Growing, Changing and Miracles

Dear Friends:

May 16, 2008 was a momentous day for the Jaworski family. Last week Alexander and I attended the Texas State Technology Students Association competition in Waco, Texas by invitation of robotics coach, Sam Saenz. Mr. Saenz hosted the 2008 Robofest Cypress this year and I was fortunate enough to be his emcee while Alexander competed in the Sumobot portion of the competition. He was taking his students to this state competition and wanted to meet with us again.

The competition was truly remarkable. It's amazing to me how well middle school and high school students can do when given the right motivation, instruction and opportunities. We saw a few robotic entries, enjoyed seeing improvements made upon the Robofest entries we had seen just the prior month and reading about the students' experiences with their projects.

Perhaps the most wonderful thing to happen to us, though, was when we met with a representative of Texas State Technical College. She was friendly and gave us some information and then she told me that as a homeschooler, Alex could enroll in their dual-enrollment program -- and he wouldn't have to wait until he was 16! Not only that, TSTC has a Robotics program AND a Nanotechnology program. Here is a picture of the entrance to TSTC:

It took us a little while to find TSTC, but now that we know where it is, it will be a cinch to find it again. It's right off of I-35 near the Department of Public Safety building off of Craven. I mistakenly thought it was close to the Unitarian Universalist church we used to attend, but that is McLennan Community College. So I took the scenic route to get to TSTC. :-)

Texas State Technical College is huge! I had no idea there were so many buildings there. We went to the John Connelly building first and then we were quickly redirected to the building we needed to go to. Everyone giving us information was so friendly and inviting. There were school buses on campus because some of the schools had brought students to the college for something akin to an open house.

Alex met with Lucy Price in the administration building and she talked with us for a while. After finding out what Alex's ACT score was (he took the test when he was 11), she asked the Registrar if Alex could be admitted. I had neglected to make Alex take the writing portion of the ACT, so I had signed him up to take the ACT again, this time with writing, in June. Ms. Price said that would be fine and it looks like it should not be a problem for Alex to start school at TSTC in the fall, but she wanted us to meet with a counselor to make sure Alex had all the prerequisites needed. She took us to meet Karen Armstead who was a complete delight.

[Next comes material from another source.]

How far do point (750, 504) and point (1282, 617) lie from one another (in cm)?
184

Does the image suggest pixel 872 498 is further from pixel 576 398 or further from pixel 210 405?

She and Ms. Price were professional yet friendly. They treated Alex with respect. He really appreciated that. Now he is about as tall as I am. I can't believe my baby is growing up and changing into an adult. I can't believe that next fall I might be taking him to TSTC for his first college course. This all seems to be happening way too fast.

On Thursday we will go back to TSTC. Alex will take their entrance exam (math, English and writing) and that will let us know if he will be officially admitted. At 1:00 we will meet with the head of the Nanotechnology department. Alex is excited about that. Around 2:15 we will meet with the head of the Robotics department. It will be interesting to take a tour of the school and talk with these people. I can't wait to see if Alex really fits in at this college.

Growing and changing . . . if we're lucky our "heart" children will grow and change. One thing I didn't write about (because of my hiatus from writing while grieving for my grandmother) was a very important series of phone calls I had early this spring. For the last 18 months we have been watching and evaluating Alex to determine if he is going to need additional open-heart surgery or possibly a catheterization to try to repair his heart. For 18 months I've been on pins and needles wondering if at any time we'd be driving to San Antonio for Alex to have surgery with Dr. John Calhoon -- the man who worked on Alex's heart twice and saved his life. For 18 months I've put some projects on hold knowing that my life could change, literally in a heartbeat.

Early this spring we met with Alex's cardiologist Dr. Patrick Finnigan in Austin. Again he looked Alex over but this time he exclaimed over how tall Alex had become! I think he is now as tall or taller than his cardiologist. Alex is still thin, but he looks good. Most people would never guess he has a heart defect unless they saw him running around shirtless. Dr. Finnigan sent all of Alex's records to Dr. Calhoon and they had a huge meeting with all of their colleagues at both facilities (Children's Hospital in Austin and University Hospital in San Antonio) and the consensus was: Alex is doing great. Let's not mess things up. Let's look at him again when he's around 18 years old!

Eighteen years old! I was thrilled! Now of course we'll still have visits with the cardiologist every six months to check hish heart, but provided everything looks the same, no intervention will be needed for years. This is a huge relief. Dr. Calhoon believes that if Alex continues to do as well as he has for the last 13 years, by the time he really needs intervention, technology will have caught up to his needs and we'll have something available to help him.

Who knows. As a future graduate of Texas State Technical College specializing in Nanotechnology, Alex could actually contribute to finding something to help himself, and others with congenital heart defects. If that's not a miracle, I don't know what is.